Les conversations en cours portent également sur l’attitude des rebelles après le départ annoncé de Charles Taylor. La Constitution prévoit son remplacement par l’actuel vice-président, Moses Blah. Or, le secrétaire général adjoint de la rébellion, Sékou Fofana, a expliqué que les rebelles ne pouvaient pas accepter la présence de cet homme à la tête de l’Etat. Surnommé le «général de Taylor», cet homme âgé de 56 ans a participé aux côtés du président libérien au déclenchement d’une impitoyable guerre civile qui a entraîné la mort de quelque 250 000 personnes. Son arrivée au pouvoir inspire du coup une grande méfiance aux rebelles qui ne voient en lui que le double de Taylor. Malgré cet antagonisme, Blah se dit confiant dans sa capacité à rétablir la paix dans le pays.

Inculpé pour crimes de guerre

S’il quitte effectivement le pouvoir et qu’il accepte de s’exiler, Charles Taylor devrait pouvoir couler des jours heureux au Nigeria grâce aux centaines millions de dollars qu’il a gagnés dans des trafics de tous genres. Il devrait par contre lui être difficile de circuler librement hors de ce pays en raison du mandat d’arrêt international lancé contre lui. Le mois dernier, le tribunal spécial pour la Sierra Leone a inculpé Charles Taylor de crimes de guerre et a demandé son arrestation. Le président libérien avait du coup initialement conditionné son départ du pouvoir à l’annulation de ces poursuites. Ses avocats ont d’ailleurs demandé la semaine dernière à la Cour internationale de Justice d’y mettre un terme. Et s’il a finalement dû céder sur ce point, il garde tout de même l’espoir que la menace d’un procès disparaisse bientôt. «Je vais aller au Nigeria, si Dieu le veut, et pendant que j’y serai, je compte bien que cette question soit réglée», a-t-il ainsi déclaré à CNN.

Après quatorze années de guerre civile, le pays retient son souffle. Ce n’est qu’en voyant, ou en écoutant la cérémonie de passation de pouvoir, que ses habitants parviendront à se convaincre du remplacement de Charles Taylor à la tête du pays. Au moins trois chefs d'Etat africains -le président ghanéen John Kufuor, président en exercice de la Communauté économique des Etats d'Afrique de l'ouest (Cedeao), le président mozambicain Joachim Chissano, président en exercice de l'Union africaine, et le président sud-africain Thabo Mbeki- ont prévu d’assister à cette cérémonie.

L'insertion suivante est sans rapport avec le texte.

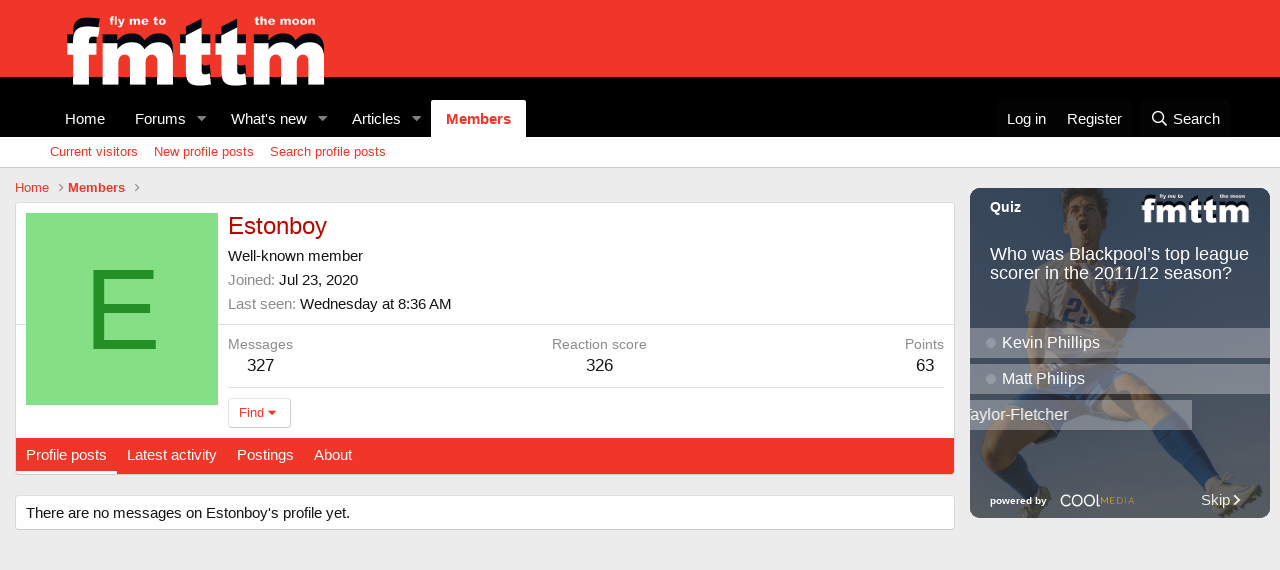

--- FILE ---
content_type: text/css; charset=utf-8
request_url: https://www.fmttmboro.com/css.php?css=public%3Amember.less%2Cpublic%3Aextra.less&s=1&l=1&d=1748507323&k=acc3597e99ccd0bcc43e662d6e718c7cf0049cba
body_size: 1562
content:
@charset "UTF-8";

/********* public:member.less ********/
.memberHeader:before,.memberHeader:after{content:" ";display:table}.memberHeader:after{clear:both}.memberHeader-main{display:flex;flex-direction:column;justify-content:flex-end;background:#fff;border-bottom:1px solid #dfdfdf;border-radius:3px 3px 0 0}.memberHeader--withBanner .memberHeader-main{min-height:250px}.memberHeader-mainContent{position:relative}.memberHeader-avatar{position:absolute;padding:10px}.memberHeader-content{padding:10px;padding-left:212px}.memberHeader-actionTop{float:right}.memberHeader-name{margin:0;margin-top:-.15em;padding:0;font-weight:400;font-size:24px;color:#b70900}.memberHeader--withBanner .memberHeader-name{color:white}.memberHeader-nameChangeIndicator{color:#8c8c8c;font-size:75%}.memberHeader-nameChangeIndicator:hover{color:#8c8c8c}.memberHeader--withBanner .memberHeader-nameChangeIndicator{color:#ccc}.memberHeader--withBanner .memberHeader-nameChangeIndicator:hover{color:#ccc}.memberHeader--withBanner .username{text-shadow:-1px -1px 0 #000,1px -1px 0 #000,-1px 1px 0 #000,1px 1px 0 #000}.memberHeader--withBanner .memberHeader-nameChangeIndicator .fa-history{text-shadow:-1px -1px 0 #000,1px -1px 0 #000,-1px 1px 0 #000,1px 1px 0 #000}.memberHeader--withBanner .memberHeader-blurbContainer{color:white;background:rgba(0,0,0,0.4);border-radius:4px;padding:6px;margin-top:6px;text-shadow:0 0 1px #000}.memberHeader--withBanner .memberHeader-blurbContainer .memberHeader-blurb:first-child{margin-top:0}.memberHeader--withBanner .memberHeader-blurbContainer .memberHeader-blurb .pairs dt,.memberHeader--withBanner .memberHeader-blurbContainer .memberHeader-blurb a{color:#ccc}.memberHeader-banners,.memberHeader-blurb{margin-top:3px}.memberHeader-separator{margin:10px 0;border:none;border-top:1px solid #dfdfdf}.memberHeader-stats{font-size:17px}.memberHeader-stats .pairs.pairs--row{min-width:100px}@media (max-width:650px){.memberHeader-avatar .avatar{width:96px;height:96px;font-size:58px}.memberHeader-content{padding-left:116px}}@media (max-width:480px){.memberHeader-avatar{display:block;position:static;float:none;padding-bottom:0;text-align:center}.memberHeader-avatar .avatarWrapper-update{font-size:13px}.memberHeader-content{padding-left:10px}.memberHeader-main .memberHeader-content{display:flex;flex-direction:column;padding-top:0;min-height:0;text-align:center}.memberHeader-name{text-align:center;margin-top:0}.memberHeader-actionTop{float:none;order:2;margin-top:3px}.memberHeader-buttons{text-align:center}.memberHeader-banners,.memberHeader-blurb{text-align:inherit}}.block-tabHeader.block-tabHeader--memberTabs{border-bottom:none}.memberOverviewBlocks{list-style:none;margin:0;padding:0;display:flex;flex-wrap:wrap;align-items:stretch}.memberOverviewBlocks>li{width:33.3%;max-width:100%;padding:6px 10px}@media (max-width:1150px){.memberOverviewBlocks>li{width:50%}}@media (max-width:580px){.memberOverviewBlocks>li{width:100%}}.memberOverviewBlock{display:flex;flex-direction:column}.memberOverviewBlock-list{list-style:none;margin:0;padding:0}.memberOverviewBlock-list>li{margin:6px 0}.memberOverviewBlock-seeMore{background:#f5f5f5;border:1px solid #dfdfdf;padding:3px;text-align:center;margin-top:auto}@media (min-width:651px){.memberHeader{min-height:212px}}

/********* public:extra.less ********/
@media (min-width:651px){.p-header-logo.p-header-logo--image{z-index:101;position:relative}.p-header{background:#f03629}}@media only screen and (max-width:414px){.p-footer{padding-bottom:100px}.u-scrollButtons{bottom:150px}}img[height="1"]{float:left;margin-top:-1px;display:block}@media (min-width:1039px){.p-nav{padding-top:23px;margin-top:-23px}}@media (max-width:650px){.p-nav{background:#f03629;color:#000}.offCanvasMenu--nav .offCanvasMenu-content{background:#f03629;color:#fff}}.p-sectionLinks{background:#ffffff}.p-nav-list .p-navEl.is-selected{background:#ffffff}.adsbygoogle{z-index:999}@media (max-width:650px){.adsbygoogle{margin-left:auto !important;margin-right:auto !important;display:block !important}}.overlay-container{z-index:1000}@media (max-width:1038px){.p-navSticky.is-sticky{z-index:9999}}.adsbygoogle iframe{max-width:100%}.adsbygoogle.adsbygoogle--horizontal{width:728px;height:90px}@media (max-width:767px){.adsbygoogle.adsbygoogle--horizontal.adsbygoogle--mobile{width:320px;height:280px}}.google-auto-placed{display:none}.oko-adhesion{position:fixed;bottom:0;right:0;z-index:99999;width:100%;text-align:center;border-top:4px solid #a9a9a9;background:#d3d3d3;height:110px;margin-left:auto;margin-right:auto}.oko-adhesion .adhesion-close-button{font-weight:bold;font-size:12px;padding:0 6px;right:10px;position:absolute;top:-25px;border:1px solid;cursor:pointer;background:black;color:white}@media only screen and (min-width:415px){.oko-adhesion{display:none}}html[data-container-key="node-4"] .message-attachments{display:none}.adwrap{height:90px;margin:30px !important}@media only screen and (max-width:727px){.adwrap{height:312px}}@media screen and (min-width:728px) and (max-device-width:989px){.adwrap{height:250px}}@media screen and (min-width:768px) and (max-device-width:1089px){.adwrap{margin-left:0px !important}}.avatar{border-radius:0 !important}.p-pageWrapper{overflow-x:hidden}#div-ad-anchorAd-wrapper{z-index:9999;padding-top:20px !important;height:110px !important;pointer-events:none}#div-ad-anchorAd-inner-wrapper{pointer-events:all}.close{padding:0 !important}@media screen and (max-width:989px){.close{top:-40px !important;right:-5px !important;padding:10px !important}}@media screen and (min-width:990px){.close{top:0 !important;right:-40px !important}}@media screen and (max-width:989px){#div-ad-anchorAd-wrapper{padding-top:40px !important;height:90px !important}}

L’occasion pour ces dirigeants africains de ratifier l’aide que la communauté internationale s'est engagée à apporter pour tenter de régler le conflit libérien. Aux 750 soldats nigérians de l’Ecomil présents dans le pays devraient s’ajouter bientôt d’importants renforts militaires. Car sans le déploiement d’une force internationale conséquente, il sera très difficile pour le Libéria de renouer avec la paix et le chaos promis par certains responsables politiques pourrait très vite faire son retour.